Bishop's chapter is called "The Crash and the Crowd." In it, "this guy wakes up in a taxi cab, and doesn't know how he got there," Bishop explains. His first line of dialogue is the sub-headline of the article you are now reading. Menacing three-fingered men are driving the cab; it crashes, and when our unnamed protagonist gets out at the bottom of a snowy ravine, the three-fingered men are gone and he is standing there with a dead girl in the trunk of the cab — whom he met the night before, and who gave him an envelope full of ... well, we shouldn't spoil it.
"It's going to be really neat to see where it ends up," Bishop says, "and to not get too attached to the characters," since someone else is going to take them in other directions anyway.
Joel Rivers, going second, has brought some pages to Arabica. He's calling his chapter "Beyond Belief," and it takes the story to "a science fiction, kind of horror place, which is where I'm coming from. I'm not holding myself to what Ben is trying to do."
LaMunyon chimes in. "That's an exciting aspect of it, taking it where you want it to go."
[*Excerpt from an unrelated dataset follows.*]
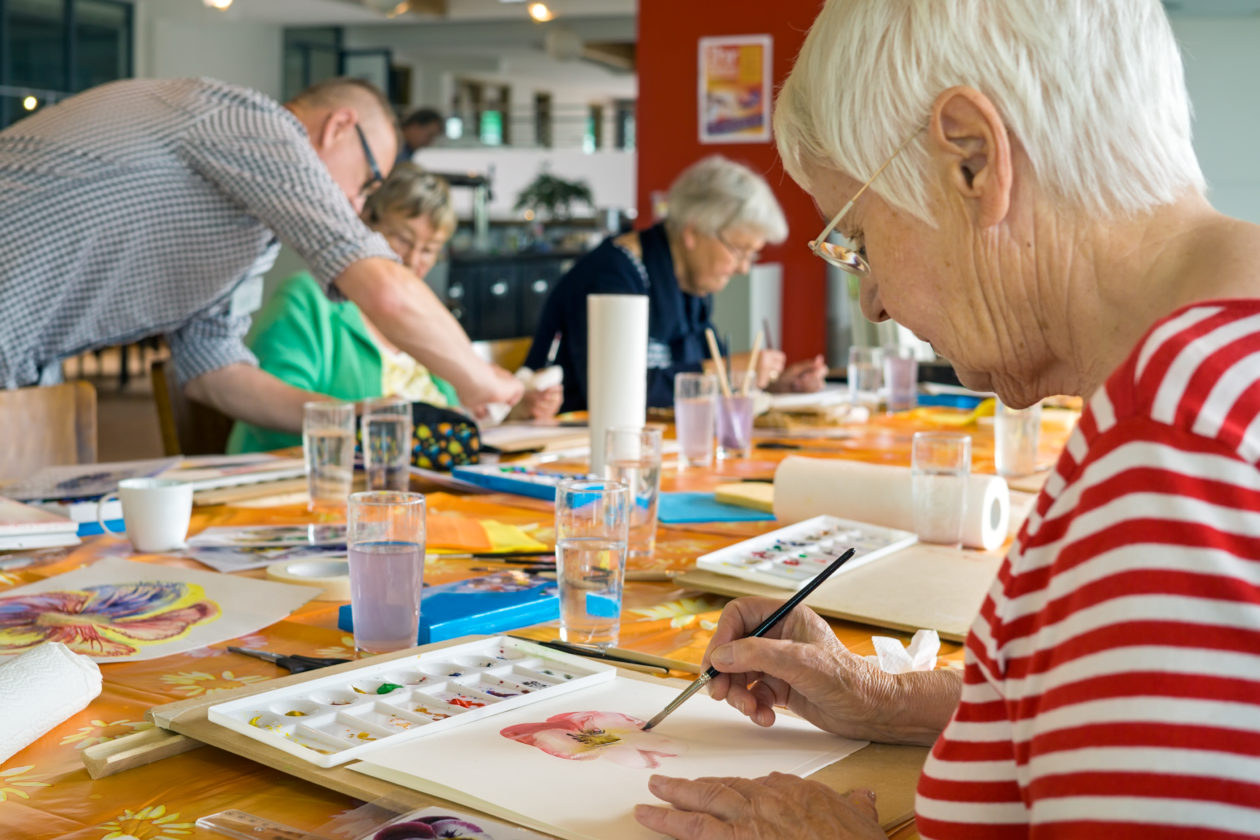 Older person sitting at a table painting with watercolours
Not so exciting is waiting for the guy before you to finish his pages. "It's terrible," LaMunyon says, and Bishop adds, "Every time I see Ryan, he's like 'Where's it at?'"
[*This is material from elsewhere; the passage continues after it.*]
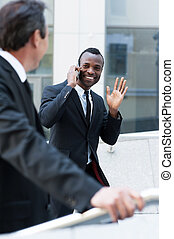 Hello! Cheerful young African man in formalwear moving up by stairs and waving to his colleague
Rivers shows the rest of the group his storyboards for the first time, and the next guy in the order, LaMunyon, sits back and says, "Now I have something to think about." The storyboards narrate an action sequence with a couple of surprising twists, and LaMunyon muses aloud about maybe slowing it down a little. Then revelation strikes, and he announces, "Mine's gonna take place underwater."
Then it will be off to either the mysterious Michael Connor, or Ben Asselin, the anchor of this relay. "Yeah," he laughs. "I don't know how I got that job."